◆ **Passage given**
= = =
Due to a controversy over one of his nude paintings, he left India and moved to England. John Berger’s11 review of his exhibition brought him attention in the European art world. However, this also marked the beginning of his personal decline. He adopted Berger’s line — “straddles several traditions but serves none” — as his identity. But from there, he didn’t probe or move further. He claimed that after Picasso, there was no one left to do figurative art and that artists had moved to abstraction- and that he was the one who took it to the next stage. He declared himself the most significant event in Indian art after Ajanta12.

After the trauma of sexual abuse, he could have identified with the oppressed. At the time, the Harijan (Dalit) movements were active. If he had wanted to explore human darkness, he could have turned to Gandhi — who confronted it and was right before him. Instead, he chose to become a hedonist and did not connect with any cultural roots — not even with Western traditions.
= = =
◆ **Information shown**

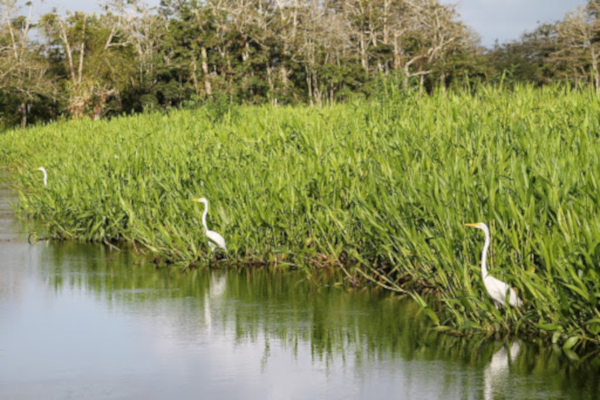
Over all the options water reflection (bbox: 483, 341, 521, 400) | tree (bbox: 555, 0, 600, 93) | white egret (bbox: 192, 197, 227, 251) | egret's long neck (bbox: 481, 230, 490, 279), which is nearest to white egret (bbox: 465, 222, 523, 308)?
= = =
◆ **Given task A**
In the passage about the painter who left India for England, what did he declare himself to be?
◆ **Given task B**
Go on with the passage about the painter who left India for England, starting after its last sentence.
The data that comes after the passage is not needed here.

◆ **Reply A**
The most significant event in Indian art after Ajanta.

◆ **Reply B**
That hedonism turned him into a rebel against Indian Catholic morality and an iconoclast against Indian public sensibility. Neither of these were new in the West. While it may have been a significant contribution in the Indian context, it ultimately veered emotions toward dramatization and narcissism. It didn’t offer answers to the questions posed by Indian modernism. Artists like Francis Bacon13 and Louise Bourgeois14, who worked with similar subjects, extended their personal suffering into collective human suffering. Through this psychological perspective, they have become more significant contributors than Souza. Today, he remains a rootless rebel in both cultures.

Where does his work stand today from a philosophical perspective? What is his philosophical foundation? Did he engage with any Western philosophers?

In the Indian art world, very few worked with a philosophical perspective — the same is true in the West as well. Most often, this connection happens when writers engage in close conversations with artists. Jackson Pollock15 worked purely on intuition. Clement Greenberg16 provided him with a philosophical foundation.

In the Indian context of that time, the only art movement that worked with such a philosophical vision was the Bengal School17. After that, another such wave did not emerge until the Baroda School18(e.g., K.G. Subramanyan). Amrita Sher-Gil19 operated on her own as an individual.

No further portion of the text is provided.